▶ Your objective
Only the lines from the one with "Within this given image, which one from" onward are wanted, through the last line of the entries, set down exactly.

[Stored data entries]
* * * * *

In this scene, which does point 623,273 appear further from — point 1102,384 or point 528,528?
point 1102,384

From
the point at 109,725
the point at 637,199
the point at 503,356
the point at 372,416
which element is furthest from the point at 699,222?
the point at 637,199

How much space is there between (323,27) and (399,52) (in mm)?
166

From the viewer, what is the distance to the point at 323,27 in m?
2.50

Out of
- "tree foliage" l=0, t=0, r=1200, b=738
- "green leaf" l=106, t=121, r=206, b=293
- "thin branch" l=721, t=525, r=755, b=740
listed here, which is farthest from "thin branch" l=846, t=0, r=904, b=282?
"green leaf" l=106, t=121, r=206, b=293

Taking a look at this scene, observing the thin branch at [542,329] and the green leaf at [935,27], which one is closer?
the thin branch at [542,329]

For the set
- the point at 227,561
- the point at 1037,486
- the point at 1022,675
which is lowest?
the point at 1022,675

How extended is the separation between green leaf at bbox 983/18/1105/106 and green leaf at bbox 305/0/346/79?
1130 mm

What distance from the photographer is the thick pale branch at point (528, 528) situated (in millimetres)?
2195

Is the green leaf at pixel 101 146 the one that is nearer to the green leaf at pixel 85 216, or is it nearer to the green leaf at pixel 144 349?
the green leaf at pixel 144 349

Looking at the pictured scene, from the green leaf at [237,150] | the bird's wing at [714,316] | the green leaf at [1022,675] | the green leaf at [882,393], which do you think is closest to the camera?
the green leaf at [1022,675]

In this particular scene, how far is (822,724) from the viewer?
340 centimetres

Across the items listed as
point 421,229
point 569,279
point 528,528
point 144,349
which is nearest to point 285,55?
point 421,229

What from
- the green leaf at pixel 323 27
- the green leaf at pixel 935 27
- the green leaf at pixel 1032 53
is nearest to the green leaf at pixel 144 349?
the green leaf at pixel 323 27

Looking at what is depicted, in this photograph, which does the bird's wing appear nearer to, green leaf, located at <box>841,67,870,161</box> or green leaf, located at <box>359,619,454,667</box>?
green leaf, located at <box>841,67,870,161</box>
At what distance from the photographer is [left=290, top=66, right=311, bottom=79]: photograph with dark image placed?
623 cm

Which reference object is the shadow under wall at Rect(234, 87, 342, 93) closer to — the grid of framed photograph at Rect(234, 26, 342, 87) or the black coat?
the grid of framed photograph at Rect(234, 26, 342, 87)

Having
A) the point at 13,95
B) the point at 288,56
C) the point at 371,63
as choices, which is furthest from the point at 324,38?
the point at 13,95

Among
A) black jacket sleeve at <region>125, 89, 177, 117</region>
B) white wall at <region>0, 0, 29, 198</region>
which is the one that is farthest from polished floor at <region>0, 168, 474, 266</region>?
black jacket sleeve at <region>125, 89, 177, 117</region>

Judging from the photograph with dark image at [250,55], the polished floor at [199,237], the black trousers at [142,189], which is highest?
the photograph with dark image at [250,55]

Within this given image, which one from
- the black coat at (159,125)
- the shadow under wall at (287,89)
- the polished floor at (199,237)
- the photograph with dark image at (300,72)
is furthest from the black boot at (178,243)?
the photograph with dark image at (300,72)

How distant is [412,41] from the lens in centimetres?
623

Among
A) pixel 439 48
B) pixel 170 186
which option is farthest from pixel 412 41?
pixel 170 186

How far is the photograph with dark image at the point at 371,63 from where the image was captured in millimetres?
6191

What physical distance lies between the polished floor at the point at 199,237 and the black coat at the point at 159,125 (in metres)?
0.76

* * * * *

▶ Result of the task
Within this given image, which one from
- the black coat at (159,125)
- the shadow under wall at (287,89)
- the polished floor at (199,237)
- the photograph with dark image at (300,72)
is furthest from the black boot at (178,243)?
the photograph with dark image at (300,72)

How distant is [412,41] from the lens in centimetres?
623

Among
A) pixel 439 48
B) pixel 170 186
which option is farthest from pixel 412 41?
pixel 170 186

How far is the photograph with dark image at the point at 371,63 from where the image was captured in millimetres?
6191

What physical distance lies between the polished floor at the point at 199,237 and the black coat at the point at 159,125 (in metres)?
0.76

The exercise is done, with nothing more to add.